Copy out, word for word, the part of the records that opens with the line containing "How far is the goal" and runs through the end of the records, including both ends. Leave the pictures out of your answer.

— Start of DATASET ROWS —

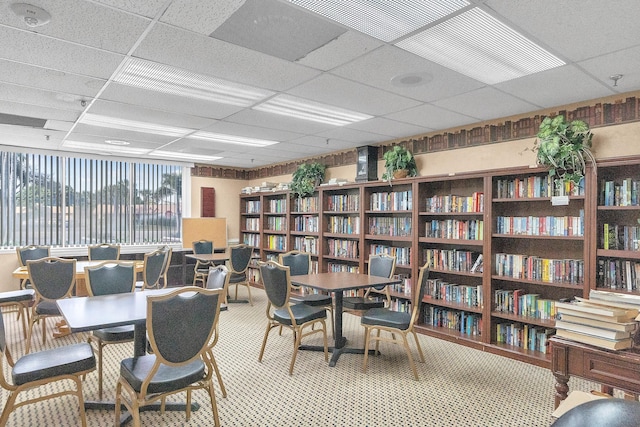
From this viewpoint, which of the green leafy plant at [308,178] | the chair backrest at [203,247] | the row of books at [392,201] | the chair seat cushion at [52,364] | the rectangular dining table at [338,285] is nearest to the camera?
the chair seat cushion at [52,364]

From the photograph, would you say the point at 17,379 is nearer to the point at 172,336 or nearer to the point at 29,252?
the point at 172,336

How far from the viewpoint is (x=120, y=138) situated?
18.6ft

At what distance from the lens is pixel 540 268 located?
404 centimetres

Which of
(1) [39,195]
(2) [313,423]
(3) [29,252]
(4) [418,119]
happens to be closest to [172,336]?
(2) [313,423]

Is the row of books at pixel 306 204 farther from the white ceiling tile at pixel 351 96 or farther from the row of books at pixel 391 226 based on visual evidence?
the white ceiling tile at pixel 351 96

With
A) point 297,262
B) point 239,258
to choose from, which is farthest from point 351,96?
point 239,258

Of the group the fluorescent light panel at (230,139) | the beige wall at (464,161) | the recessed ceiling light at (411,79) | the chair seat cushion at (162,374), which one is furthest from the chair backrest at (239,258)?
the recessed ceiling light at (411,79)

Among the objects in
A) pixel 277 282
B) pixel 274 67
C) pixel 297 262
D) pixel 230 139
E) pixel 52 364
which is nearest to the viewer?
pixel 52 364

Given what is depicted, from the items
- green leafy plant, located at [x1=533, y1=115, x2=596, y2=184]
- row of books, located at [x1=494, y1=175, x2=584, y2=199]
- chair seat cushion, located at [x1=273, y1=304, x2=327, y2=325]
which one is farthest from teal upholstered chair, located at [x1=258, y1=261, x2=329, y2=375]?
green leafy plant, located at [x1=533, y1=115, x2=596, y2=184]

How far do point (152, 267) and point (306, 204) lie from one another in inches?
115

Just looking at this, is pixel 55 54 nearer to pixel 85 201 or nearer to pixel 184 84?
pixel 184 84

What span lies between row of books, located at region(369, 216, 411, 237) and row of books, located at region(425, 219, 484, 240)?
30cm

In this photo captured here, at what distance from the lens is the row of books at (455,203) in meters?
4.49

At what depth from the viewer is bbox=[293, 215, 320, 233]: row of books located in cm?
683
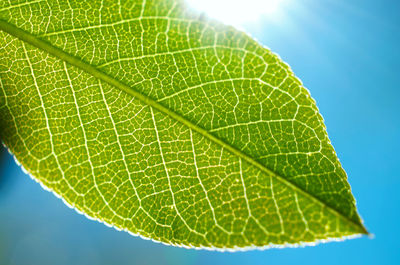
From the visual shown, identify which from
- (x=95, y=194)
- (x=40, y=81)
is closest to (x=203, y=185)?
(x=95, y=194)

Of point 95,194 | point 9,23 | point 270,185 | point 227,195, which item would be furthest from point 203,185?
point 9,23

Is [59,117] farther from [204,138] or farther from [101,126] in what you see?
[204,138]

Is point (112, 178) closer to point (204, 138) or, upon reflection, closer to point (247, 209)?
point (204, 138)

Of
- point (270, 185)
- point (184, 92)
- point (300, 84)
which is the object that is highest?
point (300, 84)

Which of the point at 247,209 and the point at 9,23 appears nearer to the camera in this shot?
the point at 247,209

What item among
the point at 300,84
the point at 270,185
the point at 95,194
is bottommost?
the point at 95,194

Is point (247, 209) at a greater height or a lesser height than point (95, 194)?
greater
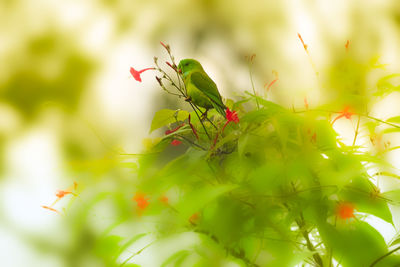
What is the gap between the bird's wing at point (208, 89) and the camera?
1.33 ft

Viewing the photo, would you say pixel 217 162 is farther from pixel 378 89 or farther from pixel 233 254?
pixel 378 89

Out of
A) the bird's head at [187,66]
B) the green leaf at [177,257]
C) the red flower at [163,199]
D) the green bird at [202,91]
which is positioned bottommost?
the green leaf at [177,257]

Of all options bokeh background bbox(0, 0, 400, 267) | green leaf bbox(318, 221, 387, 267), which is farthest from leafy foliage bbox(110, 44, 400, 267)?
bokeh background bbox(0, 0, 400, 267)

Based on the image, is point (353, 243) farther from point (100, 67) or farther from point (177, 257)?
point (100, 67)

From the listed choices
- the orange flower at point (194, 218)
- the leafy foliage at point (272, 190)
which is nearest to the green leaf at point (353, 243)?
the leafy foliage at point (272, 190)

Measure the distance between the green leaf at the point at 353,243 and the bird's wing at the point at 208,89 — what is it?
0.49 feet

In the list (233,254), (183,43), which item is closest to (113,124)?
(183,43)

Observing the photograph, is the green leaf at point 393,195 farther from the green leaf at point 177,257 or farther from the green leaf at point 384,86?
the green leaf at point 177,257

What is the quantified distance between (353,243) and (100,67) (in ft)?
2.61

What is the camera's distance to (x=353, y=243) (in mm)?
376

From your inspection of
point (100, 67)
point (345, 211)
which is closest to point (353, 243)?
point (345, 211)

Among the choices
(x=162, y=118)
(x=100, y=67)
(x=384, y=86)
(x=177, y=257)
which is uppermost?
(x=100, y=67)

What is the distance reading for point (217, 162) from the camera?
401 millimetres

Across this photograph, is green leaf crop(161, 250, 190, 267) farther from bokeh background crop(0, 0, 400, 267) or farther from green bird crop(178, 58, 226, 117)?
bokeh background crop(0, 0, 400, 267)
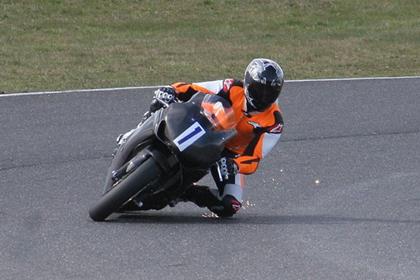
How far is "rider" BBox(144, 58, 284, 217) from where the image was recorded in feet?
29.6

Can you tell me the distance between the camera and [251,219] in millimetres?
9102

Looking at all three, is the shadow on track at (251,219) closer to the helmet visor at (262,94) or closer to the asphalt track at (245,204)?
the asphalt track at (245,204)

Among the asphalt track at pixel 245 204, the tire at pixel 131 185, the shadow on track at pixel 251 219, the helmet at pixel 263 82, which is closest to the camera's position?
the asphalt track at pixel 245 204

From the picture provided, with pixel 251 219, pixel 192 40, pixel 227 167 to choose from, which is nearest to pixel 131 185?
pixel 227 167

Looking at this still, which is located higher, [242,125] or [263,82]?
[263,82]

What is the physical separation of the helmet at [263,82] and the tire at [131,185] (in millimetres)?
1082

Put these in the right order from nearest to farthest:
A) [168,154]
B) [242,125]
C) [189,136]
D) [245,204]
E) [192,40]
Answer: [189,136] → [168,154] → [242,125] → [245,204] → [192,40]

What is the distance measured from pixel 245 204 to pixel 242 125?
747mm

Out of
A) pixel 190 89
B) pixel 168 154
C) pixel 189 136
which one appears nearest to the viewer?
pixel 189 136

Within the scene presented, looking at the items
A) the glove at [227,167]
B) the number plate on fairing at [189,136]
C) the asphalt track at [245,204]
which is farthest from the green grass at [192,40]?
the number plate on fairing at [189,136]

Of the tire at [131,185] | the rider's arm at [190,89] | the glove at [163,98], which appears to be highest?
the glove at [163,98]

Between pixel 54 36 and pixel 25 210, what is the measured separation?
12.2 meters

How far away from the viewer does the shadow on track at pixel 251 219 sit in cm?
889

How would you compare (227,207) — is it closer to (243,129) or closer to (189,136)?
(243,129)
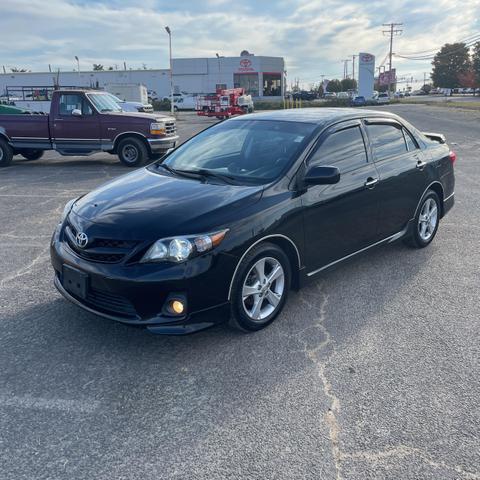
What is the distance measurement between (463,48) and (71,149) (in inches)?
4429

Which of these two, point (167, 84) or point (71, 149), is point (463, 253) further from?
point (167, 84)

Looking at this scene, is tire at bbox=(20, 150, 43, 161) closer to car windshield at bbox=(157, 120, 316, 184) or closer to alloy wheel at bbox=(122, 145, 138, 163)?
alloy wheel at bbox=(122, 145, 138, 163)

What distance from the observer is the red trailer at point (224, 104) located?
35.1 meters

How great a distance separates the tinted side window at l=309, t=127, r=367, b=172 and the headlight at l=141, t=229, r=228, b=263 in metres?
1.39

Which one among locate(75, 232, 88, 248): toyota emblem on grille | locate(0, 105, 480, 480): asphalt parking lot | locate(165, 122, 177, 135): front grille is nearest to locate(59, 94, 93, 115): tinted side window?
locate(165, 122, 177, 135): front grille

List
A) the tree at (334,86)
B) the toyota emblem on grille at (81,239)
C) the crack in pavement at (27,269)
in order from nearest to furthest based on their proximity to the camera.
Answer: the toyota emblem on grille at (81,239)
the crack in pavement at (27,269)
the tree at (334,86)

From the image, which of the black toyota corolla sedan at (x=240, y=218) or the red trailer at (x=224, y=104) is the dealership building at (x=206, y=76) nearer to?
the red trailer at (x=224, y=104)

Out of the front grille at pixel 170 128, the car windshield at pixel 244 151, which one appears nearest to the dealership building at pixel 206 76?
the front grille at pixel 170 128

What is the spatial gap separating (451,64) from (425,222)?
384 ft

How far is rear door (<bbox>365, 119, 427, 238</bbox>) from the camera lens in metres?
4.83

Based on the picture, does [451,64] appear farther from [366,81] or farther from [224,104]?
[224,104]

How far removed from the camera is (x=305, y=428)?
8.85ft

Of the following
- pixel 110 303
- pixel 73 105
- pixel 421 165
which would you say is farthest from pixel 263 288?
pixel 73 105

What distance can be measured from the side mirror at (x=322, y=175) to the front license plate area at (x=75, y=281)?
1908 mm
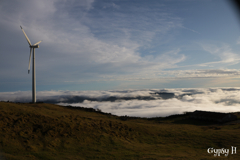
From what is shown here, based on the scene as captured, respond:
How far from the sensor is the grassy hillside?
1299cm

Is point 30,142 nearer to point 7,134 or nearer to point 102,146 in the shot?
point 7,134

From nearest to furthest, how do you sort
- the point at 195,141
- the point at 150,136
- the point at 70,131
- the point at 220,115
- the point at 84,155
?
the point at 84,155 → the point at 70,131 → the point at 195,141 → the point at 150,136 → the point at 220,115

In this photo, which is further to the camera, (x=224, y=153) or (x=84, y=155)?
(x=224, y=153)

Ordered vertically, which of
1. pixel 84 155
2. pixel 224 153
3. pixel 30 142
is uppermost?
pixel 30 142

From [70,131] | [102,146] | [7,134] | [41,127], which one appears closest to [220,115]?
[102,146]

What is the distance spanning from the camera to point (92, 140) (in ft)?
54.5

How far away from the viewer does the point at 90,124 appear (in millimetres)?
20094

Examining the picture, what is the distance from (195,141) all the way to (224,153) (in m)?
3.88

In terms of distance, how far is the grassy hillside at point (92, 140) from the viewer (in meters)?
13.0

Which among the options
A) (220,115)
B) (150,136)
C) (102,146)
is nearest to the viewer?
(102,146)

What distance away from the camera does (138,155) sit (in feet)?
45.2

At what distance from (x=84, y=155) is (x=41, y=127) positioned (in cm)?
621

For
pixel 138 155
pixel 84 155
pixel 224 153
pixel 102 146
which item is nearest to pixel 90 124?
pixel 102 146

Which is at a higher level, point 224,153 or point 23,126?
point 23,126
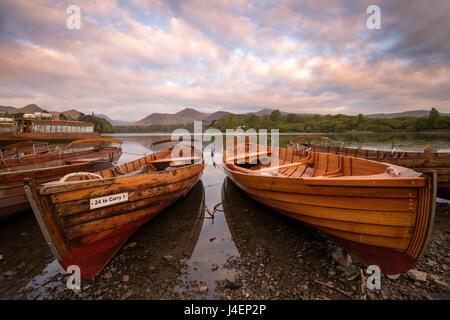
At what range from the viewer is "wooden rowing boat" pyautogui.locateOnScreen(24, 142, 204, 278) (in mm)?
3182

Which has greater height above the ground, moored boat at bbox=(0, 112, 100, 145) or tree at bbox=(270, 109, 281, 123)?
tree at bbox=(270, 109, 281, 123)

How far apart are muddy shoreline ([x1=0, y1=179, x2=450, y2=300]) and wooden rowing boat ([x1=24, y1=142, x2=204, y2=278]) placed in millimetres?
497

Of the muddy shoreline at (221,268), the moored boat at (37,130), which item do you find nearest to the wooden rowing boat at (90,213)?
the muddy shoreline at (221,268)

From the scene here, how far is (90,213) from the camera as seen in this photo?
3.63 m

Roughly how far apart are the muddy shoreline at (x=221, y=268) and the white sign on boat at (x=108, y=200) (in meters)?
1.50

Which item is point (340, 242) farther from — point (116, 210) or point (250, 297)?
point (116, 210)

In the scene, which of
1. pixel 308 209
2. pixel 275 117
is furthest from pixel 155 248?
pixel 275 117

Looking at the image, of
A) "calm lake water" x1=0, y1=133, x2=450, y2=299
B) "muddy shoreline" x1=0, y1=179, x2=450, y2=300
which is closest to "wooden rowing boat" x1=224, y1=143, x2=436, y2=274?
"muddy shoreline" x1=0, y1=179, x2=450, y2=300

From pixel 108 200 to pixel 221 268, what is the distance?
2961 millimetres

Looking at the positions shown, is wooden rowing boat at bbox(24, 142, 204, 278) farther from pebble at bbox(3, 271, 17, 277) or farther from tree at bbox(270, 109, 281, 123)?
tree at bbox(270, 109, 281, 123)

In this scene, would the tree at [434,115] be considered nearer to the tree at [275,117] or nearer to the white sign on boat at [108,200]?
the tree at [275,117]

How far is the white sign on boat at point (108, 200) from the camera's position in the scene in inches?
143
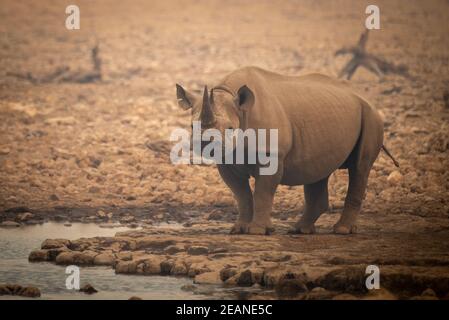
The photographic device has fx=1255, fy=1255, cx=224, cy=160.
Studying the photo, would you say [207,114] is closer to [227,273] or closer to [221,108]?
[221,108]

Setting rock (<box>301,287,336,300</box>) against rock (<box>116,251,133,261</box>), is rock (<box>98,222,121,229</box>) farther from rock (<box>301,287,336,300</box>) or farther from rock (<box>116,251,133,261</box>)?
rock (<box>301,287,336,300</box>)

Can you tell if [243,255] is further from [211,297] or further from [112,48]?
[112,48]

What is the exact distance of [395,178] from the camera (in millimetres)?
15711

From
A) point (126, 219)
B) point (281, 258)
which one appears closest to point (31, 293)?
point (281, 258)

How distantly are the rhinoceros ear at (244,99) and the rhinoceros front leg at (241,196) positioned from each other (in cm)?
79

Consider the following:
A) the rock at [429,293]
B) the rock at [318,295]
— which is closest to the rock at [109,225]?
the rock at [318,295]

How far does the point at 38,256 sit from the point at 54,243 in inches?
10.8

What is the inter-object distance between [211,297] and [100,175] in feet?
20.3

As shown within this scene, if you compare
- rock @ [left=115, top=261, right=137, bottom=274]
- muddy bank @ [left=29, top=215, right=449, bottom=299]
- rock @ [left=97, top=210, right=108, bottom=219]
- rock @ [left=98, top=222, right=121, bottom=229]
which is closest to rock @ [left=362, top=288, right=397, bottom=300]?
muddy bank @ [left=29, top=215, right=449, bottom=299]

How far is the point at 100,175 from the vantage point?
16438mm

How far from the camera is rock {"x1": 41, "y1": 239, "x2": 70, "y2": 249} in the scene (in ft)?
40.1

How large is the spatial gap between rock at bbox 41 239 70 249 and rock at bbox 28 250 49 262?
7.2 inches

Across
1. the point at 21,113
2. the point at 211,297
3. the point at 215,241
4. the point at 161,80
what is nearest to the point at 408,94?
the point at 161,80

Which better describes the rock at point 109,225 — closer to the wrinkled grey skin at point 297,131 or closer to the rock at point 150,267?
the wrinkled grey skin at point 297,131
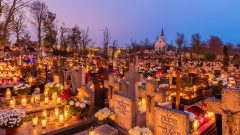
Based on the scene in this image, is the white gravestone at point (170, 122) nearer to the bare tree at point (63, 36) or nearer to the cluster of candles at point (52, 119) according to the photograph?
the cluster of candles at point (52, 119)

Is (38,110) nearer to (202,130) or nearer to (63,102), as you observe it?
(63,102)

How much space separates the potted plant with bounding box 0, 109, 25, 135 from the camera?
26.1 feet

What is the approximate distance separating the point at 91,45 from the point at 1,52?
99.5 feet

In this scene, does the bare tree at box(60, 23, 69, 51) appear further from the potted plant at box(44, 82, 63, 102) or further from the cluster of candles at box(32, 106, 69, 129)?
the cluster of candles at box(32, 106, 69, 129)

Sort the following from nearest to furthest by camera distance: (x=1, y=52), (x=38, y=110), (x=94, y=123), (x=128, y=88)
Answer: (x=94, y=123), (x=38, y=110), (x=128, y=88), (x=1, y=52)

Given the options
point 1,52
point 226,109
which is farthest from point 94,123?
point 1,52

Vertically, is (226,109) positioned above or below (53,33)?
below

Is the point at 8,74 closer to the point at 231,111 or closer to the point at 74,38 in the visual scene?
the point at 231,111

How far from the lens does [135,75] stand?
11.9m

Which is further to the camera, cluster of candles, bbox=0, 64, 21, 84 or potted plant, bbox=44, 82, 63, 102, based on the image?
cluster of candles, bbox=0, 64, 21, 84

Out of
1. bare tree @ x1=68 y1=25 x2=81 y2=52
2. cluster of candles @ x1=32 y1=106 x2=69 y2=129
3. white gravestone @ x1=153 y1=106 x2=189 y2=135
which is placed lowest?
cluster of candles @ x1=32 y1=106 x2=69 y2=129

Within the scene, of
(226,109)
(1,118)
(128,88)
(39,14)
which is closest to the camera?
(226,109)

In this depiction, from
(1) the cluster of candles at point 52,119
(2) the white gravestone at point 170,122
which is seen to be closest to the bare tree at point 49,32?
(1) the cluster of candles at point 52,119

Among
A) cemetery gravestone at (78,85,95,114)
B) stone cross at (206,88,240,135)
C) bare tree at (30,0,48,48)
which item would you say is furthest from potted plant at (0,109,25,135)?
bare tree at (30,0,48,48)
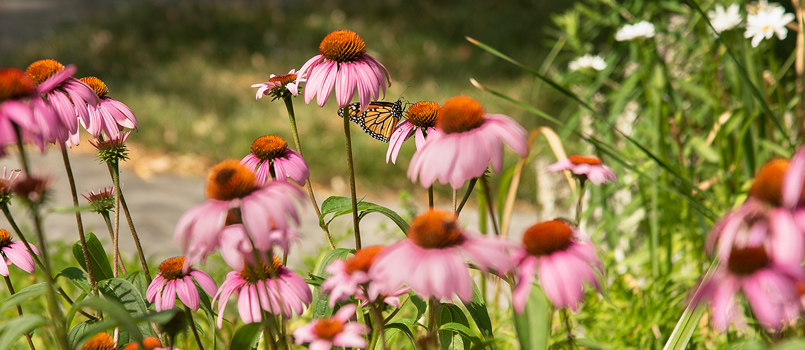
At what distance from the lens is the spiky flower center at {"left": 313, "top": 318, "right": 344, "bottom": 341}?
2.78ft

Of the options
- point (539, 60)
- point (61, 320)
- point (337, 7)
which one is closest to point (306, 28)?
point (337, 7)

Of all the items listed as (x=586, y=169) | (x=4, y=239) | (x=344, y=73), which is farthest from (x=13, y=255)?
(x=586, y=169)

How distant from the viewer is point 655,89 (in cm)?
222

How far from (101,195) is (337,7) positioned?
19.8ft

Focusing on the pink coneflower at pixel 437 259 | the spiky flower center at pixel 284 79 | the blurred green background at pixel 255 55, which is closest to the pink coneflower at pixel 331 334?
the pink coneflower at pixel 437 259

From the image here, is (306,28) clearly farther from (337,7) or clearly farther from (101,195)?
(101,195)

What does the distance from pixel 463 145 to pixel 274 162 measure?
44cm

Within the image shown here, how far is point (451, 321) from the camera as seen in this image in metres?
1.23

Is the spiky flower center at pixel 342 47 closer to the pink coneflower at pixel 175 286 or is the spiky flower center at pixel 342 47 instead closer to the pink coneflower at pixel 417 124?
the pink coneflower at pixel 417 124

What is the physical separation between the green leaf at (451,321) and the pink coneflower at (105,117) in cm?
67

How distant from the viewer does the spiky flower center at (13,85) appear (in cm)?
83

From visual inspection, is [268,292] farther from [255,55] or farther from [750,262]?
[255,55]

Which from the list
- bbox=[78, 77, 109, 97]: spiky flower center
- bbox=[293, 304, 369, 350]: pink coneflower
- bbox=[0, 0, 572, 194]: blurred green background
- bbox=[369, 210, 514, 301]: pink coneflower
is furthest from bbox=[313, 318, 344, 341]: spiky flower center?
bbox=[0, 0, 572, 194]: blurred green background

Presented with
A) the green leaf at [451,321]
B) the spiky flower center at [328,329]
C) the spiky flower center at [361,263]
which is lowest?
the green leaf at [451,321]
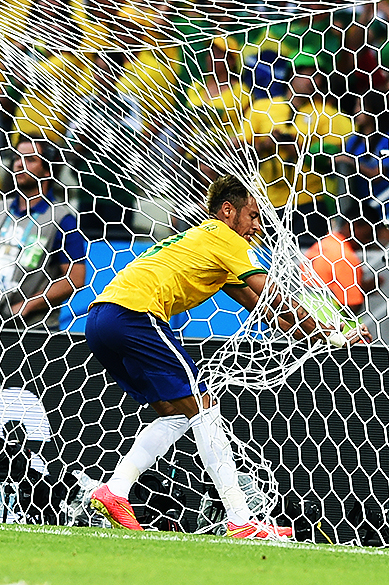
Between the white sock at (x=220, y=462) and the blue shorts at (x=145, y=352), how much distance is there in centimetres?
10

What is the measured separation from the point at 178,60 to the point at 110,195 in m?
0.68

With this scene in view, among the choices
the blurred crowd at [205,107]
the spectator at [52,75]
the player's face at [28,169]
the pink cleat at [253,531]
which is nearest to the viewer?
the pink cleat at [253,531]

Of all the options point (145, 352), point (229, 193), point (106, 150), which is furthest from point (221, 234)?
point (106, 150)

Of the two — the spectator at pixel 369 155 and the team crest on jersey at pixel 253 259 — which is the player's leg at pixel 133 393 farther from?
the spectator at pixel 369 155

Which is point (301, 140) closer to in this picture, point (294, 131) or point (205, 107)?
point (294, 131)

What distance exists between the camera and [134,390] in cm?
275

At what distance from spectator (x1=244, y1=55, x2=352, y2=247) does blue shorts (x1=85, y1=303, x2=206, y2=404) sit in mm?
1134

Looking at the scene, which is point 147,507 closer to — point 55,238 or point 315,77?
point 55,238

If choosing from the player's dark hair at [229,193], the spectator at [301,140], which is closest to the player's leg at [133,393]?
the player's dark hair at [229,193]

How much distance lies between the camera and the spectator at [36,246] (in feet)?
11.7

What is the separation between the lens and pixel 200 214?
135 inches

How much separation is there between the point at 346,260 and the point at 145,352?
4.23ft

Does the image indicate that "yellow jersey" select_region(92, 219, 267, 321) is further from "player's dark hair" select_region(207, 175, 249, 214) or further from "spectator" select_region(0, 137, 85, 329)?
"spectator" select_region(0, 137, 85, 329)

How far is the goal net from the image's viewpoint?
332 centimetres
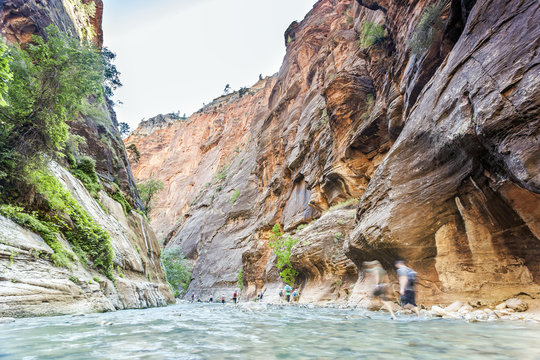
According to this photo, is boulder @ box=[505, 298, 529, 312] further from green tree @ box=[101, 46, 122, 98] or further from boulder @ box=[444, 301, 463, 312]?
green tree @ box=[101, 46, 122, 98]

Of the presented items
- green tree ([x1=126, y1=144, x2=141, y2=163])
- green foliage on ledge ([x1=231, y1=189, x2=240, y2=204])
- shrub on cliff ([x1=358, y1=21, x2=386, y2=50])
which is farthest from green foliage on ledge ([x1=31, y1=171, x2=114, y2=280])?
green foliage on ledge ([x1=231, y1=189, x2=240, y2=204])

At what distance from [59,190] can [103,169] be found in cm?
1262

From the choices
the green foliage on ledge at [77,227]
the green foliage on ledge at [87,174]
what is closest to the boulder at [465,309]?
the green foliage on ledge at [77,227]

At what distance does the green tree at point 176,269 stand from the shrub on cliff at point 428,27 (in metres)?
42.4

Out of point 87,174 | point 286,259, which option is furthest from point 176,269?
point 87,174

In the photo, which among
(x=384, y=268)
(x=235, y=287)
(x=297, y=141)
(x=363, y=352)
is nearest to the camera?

— End of DATASET ROWS —

▸ **TASK ANSWER**:
How far is the goal net from the image's viewpoint?
332 centimetres
According to this photo, is boulder @ box=[505, 298, 529, 312] further from green tree @ box=[101, 46, 122, 98] or further from boulder @ box=[444, 301, 463, 312]?
green tree @ box=[101, 46, 122, 98]

Of the presented items
- green tree ([x1=126, y1=144, x2=141, y2=163])
- green foliage on ledge ([x1=231, y1=189, x2=240, y2=204])
- shrub on cliff ([x1=358, y1=21, x2=386, y2=50])
which is farthest from green foliage on ledge ([x1=31, y1=171, x2=114, y2=280])?
green foliage on ledge ([x1=231, y1=189, x2=240, y2=204])

At what distance from [59,190] can [103,169] be found in cm?
1262

From the choices
the green foliage on ledge at [77,227]
the green foliage on ledge at [87,174]
what is closest to the boulder at [465,309]?
the green foliage on ledge at [77,227]

At what distance does the green tree at point 176,269 stand from the shrub on cliff at point 428,27 (in metres)?
42.4

Out of point 87,174 | point 286,259, which option is furthest from point 176,269?
point 87,174

In the photo, which among
(x=384, y=268)
(x=235, y=287)
(x=297, y=141)
(x=363, y=352)
is nearest to the camera?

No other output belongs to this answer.